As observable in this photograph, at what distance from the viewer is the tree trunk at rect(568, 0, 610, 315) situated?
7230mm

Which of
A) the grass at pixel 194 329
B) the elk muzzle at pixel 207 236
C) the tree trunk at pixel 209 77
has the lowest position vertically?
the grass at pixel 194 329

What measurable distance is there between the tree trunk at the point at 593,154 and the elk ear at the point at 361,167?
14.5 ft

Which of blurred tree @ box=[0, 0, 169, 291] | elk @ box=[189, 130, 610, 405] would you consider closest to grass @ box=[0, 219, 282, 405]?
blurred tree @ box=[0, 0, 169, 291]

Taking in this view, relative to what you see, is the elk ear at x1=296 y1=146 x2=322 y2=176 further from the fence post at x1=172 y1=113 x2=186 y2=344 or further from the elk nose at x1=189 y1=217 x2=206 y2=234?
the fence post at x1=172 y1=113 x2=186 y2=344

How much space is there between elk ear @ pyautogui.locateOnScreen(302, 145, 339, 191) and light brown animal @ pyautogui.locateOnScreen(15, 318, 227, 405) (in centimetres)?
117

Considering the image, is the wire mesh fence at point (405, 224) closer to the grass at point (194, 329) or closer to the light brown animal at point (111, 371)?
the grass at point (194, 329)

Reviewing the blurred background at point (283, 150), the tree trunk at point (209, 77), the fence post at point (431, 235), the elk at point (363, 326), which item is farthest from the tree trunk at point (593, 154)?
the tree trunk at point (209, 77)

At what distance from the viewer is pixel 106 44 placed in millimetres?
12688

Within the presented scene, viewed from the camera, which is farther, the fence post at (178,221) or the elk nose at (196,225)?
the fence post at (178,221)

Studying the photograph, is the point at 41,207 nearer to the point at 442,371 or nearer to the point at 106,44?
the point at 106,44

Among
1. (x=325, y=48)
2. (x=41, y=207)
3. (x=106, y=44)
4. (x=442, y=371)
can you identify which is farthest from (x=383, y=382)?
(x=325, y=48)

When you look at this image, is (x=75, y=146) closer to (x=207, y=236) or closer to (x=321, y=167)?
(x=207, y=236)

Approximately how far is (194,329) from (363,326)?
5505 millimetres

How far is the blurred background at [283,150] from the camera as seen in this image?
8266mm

=-=-=

Rewrite all of the data above with every instance of "elk ear" renamed to "ear of the elk", leaving all other text unchanged.

As observable in this photograph, at what distance from the viewer is the tree trunk at rect(568, 0, 610, 315) situated?
7230mm

Which of
A) the grass at pixel 194 329
B) the elk muzzle at pixel 207 236
C) the tree trunk at pixel 209 77
has the lowest position vertically?
the grass at pixel 194 329

What measurable distance is there between the tree trunk at the point at 593,154 and the ear of the elk at the point at 361,167?
14.5 ft

Which of blurred tree @ box=[0, 0, 169, 291] | elk @ box=[189, 130, 610, 405] would you consider closest to grass @ box=[0, 219, 282, 405]?
blurred tree @ box=[0, 0, 169, 291]

Taking in this view, relative to what you see, is the ear of the elk at x1=296 y1=146 x2=322 y2=176 further from the fence post at x1=172 y1=113 x2=186 y2=344 or further from the elk nose at x1=189 y1=217 x2=206 y2=234?
the fence post at x1=172 y1=113 x2=186 y2=344

How much space is there between ear of the elk @ pyautogui.locateOnScreen(302, 145, 339, 191) and light brown animal @ pyautogui.locateOnScreen(15, 318, 227, 405) (in centimetres)?
117

Considering the image, is the wire mesh fence at point (405, 224) closer to the grass at point (194, 329) or closer to the light brown animal at point (111, 371)?
the grass at point (194, 329)

Reviewing the blurred background at point (283, 150), the tree trunk at point (209, 77), the fence post at point (431, 235), the elk at point (363, 326), which item is farthest from the tree trunk at point (593, 154)?
the tree trunk at point (209, 77)

At what distance from the viewer is pixel 106 44 placed in millimetres?
12688

Within the presented scene, viewed from the camera, which is farther, the fence post at (178,221) or the elk nose at (196,225)?
the fence post at (178,221)

Studying the photograph, is the point at 41,207 nearer to the point at 442,371 or nearer to the point at 106,44?
the point at 106,44

Among
1. (x=325, y=48)
2. (x=41, y=207)
3. (x=106, y=44)
4. (x=442, y=371)
can you identify which is farthest from (x=383, y=382)?
(x=325, y=48)

When you look at this image, is (x=75, y=146) closer to (x=207, y=236) or closer to (x=321, y=167)?
(x=207, y=236)

Approximately how far is (194,329) from (363,326)?
5505 millimetres

How far is the blurred background at [283,150] from the camera as seen in this image?
8266mm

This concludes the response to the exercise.